§ **To do**
Please reproduce the data beginning at the line that has "How far is it" and stopping after the line that has "Answer: the tree", renaming "camera" to "viewer" throughout and leaving everything else untouched.

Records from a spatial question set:
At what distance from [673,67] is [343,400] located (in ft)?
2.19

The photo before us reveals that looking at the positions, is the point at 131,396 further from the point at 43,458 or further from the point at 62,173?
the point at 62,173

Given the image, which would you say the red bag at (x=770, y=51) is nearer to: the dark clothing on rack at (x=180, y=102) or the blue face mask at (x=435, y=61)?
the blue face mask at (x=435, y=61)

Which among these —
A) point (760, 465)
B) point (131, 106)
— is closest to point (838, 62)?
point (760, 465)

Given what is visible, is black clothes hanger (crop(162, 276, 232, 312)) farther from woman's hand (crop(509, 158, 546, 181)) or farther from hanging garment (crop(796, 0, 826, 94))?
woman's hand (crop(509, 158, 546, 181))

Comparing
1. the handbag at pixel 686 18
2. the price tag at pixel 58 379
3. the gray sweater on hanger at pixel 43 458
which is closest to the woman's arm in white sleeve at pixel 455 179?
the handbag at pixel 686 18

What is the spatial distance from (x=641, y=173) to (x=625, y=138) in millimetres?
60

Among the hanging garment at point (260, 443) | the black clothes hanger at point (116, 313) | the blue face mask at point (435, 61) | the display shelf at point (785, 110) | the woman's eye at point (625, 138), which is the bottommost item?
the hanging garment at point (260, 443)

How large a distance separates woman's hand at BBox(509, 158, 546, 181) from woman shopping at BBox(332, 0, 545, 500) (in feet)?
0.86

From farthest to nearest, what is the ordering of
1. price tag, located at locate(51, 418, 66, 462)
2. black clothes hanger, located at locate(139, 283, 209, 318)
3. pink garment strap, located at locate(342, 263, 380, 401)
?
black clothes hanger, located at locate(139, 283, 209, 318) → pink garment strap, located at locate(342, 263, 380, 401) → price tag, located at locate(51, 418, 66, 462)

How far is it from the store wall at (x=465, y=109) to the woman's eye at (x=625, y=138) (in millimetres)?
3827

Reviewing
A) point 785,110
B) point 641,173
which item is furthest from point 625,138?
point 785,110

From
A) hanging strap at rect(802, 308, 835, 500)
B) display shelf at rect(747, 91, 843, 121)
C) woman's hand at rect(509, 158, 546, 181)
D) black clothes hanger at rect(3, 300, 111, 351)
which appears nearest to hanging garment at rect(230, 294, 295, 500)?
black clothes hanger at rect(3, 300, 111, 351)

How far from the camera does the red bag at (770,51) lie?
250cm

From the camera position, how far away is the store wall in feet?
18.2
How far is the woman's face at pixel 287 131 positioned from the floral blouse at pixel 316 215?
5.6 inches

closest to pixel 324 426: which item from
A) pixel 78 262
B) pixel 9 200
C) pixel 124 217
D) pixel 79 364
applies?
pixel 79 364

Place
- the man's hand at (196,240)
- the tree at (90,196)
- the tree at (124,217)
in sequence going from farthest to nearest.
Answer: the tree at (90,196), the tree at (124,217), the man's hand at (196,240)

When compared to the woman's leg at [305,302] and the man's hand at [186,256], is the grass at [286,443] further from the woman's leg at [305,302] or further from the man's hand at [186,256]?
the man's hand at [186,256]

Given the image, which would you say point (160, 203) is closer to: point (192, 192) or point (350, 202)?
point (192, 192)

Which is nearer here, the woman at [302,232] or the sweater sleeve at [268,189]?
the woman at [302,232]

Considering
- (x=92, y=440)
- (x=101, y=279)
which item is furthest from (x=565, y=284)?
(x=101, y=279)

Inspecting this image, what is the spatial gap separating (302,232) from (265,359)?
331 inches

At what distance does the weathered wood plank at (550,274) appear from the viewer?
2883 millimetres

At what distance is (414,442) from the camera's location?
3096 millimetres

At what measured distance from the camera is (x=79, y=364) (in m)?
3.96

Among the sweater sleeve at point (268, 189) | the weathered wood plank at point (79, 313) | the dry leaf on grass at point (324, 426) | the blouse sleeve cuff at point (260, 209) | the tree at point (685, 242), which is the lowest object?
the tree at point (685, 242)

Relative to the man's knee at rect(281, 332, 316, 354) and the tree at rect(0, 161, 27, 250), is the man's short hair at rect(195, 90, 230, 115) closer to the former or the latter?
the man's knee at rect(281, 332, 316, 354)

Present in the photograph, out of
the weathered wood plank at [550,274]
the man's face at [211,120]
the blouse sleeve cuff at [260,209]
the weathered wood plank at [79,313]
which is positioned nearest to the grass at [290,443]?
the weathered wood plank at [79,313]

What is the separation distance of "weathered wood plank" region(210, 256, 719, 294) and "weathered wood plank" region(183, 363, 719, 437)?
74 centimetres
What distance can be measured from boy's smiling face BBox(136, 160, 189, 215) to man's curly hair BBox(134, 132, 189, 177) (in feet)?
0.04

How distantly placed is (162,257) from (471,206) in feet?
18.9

§ **Task answer**
How far is it from the store wall at (x=465, y=109) to the woman's eye at (x=625, y=138) (in millimetres)?
3827

Reviewing
A) point 785,110
B) point 641,173
which item is furthest from point 625,138?
point 785,110

From
A) hanging strap at rect(802, 308, 835, 500)
B) display shelf at rect(747, 91, 843, 121)
C) woman's hand at rect(509, 158, 546, 181)
D) black clothes hanger at rect(3, 300, 111, 351)
which appears nearest to hanging garment at rect(230, 294, 295, 500)?
black clothes hanger at rect(3, 300, 111, 351)

How far from the viewer does the red bag at (770,51) lie?
250cm

From the viewer position, how far away is the store wall in feet?
18.2
How far is the woman's face at pixel 287 131 positioned from the floral blouse at pixel 316 215?
5.6 inches

closest to pixel 324 426: which item from
A) pixel 78 262
B) pixel 9 200
C) pixel 124 217
D) pixel 79 364
applies?
pixel 79 364

Place
- the man's hand at (196,240)
- the tree at (90,196)
- the tree at (124,217)
in sequence going from farthest to nearest.
Answer: the tree at (90,196), the tree at (124,217), the man's hand at (196,240)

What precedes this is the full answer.